SleepMore: Inferring Sleep Duration at Scale via Multi-Device WiFi Sensing
Zakaria, Camellia, Yilmaz, Gizem, Mammen, Priyanka, Chee, Michael, Shenoy, Prashant, Balan, Rajesh
The availability of commercial wearable trackers equipped with features to monitor sleep duration and quality has enabled more useful sleep health monitoring applications and analyses. However, much research has reported the challenge of long-term user retention in sleep monitoring through these modalities. Since modern Internet users own multiple mobile devices, our work explores the possibility of employing ubiquitous mobile devices and passive WiFi sensing techniques to predict sleep duration as the fundamental measure for complementing long-term sleep monitoring initiatives. In this paper, we propose SleepMore, an accurate and easy-to-deploy sleep-tracking approach based on machine learning over the user's WiFi network activity.
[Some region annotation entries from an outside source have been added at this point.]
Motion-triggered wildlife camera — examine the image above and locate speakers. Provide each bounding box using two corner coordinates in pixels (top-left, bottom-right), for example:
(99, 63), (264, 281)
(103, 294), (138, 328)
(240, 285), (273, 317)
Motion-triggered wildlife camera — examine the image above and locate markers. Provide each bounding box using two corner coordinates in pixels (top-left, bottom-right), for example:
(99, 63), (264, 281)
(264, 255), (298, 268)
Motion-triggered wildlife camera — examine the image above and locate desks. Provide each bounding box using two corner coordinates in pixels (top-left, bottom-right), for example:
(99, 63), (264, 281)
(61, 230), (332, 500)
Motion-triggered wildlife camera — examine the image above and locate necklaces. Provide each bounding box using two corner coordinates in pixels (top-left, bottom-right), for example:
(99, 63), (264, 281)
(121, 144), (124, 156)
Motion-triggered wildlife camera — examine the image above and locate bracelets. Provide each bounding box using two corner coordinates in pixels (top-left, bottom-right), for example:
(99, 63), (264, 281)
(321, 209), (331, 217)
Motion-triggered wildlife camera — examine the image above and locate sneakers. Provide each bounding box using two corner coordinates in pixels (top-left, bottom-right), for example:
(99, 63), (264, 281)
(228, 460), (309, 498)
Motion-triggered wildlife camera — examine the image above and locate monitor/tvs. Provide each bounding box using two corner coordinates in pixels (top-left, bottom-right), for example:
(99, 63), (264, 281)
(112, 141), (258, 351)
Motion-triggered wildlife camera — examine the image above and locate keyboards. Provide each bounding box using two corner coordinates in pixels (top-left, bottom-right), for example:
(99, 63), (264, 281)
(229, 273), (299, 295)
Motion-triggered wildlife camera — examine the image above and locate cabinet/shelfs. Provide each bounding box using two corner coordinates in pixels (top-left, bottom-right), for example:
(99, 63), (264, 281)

It first employs a semi-personalized random forest model with an infinitesimal jackknife variance estimation method to classify a user's network activity behavior into sleep and awake states per minute granularity. Through a moving average technique, the system uses these state sequences to estimate the user's nocturnal sleep period and its uncertainty rate. Uncertainty quantification enables SleepMore to overcome the impact of noisy WiFi data that can yield large prediction errors. We validate SleepMore using data from a month-long user study involving 46 college students and draw comparisons with the Oura Ring wearable. Beyond the college campus, we evaluate SleepMore on non-student users of different housing profiles. Our results demonstrate that SleepMore produces statistically indistinguishable sleep statistics from the Oura ring baseline for predictions made within a 5% uncertainty rate. These errors range between 15-28 minutes for determining sleep time and 7-29 minutes for determining wake time, proving statistically significant improvements over prior work. Our in-depth analysis explains the sources of errors.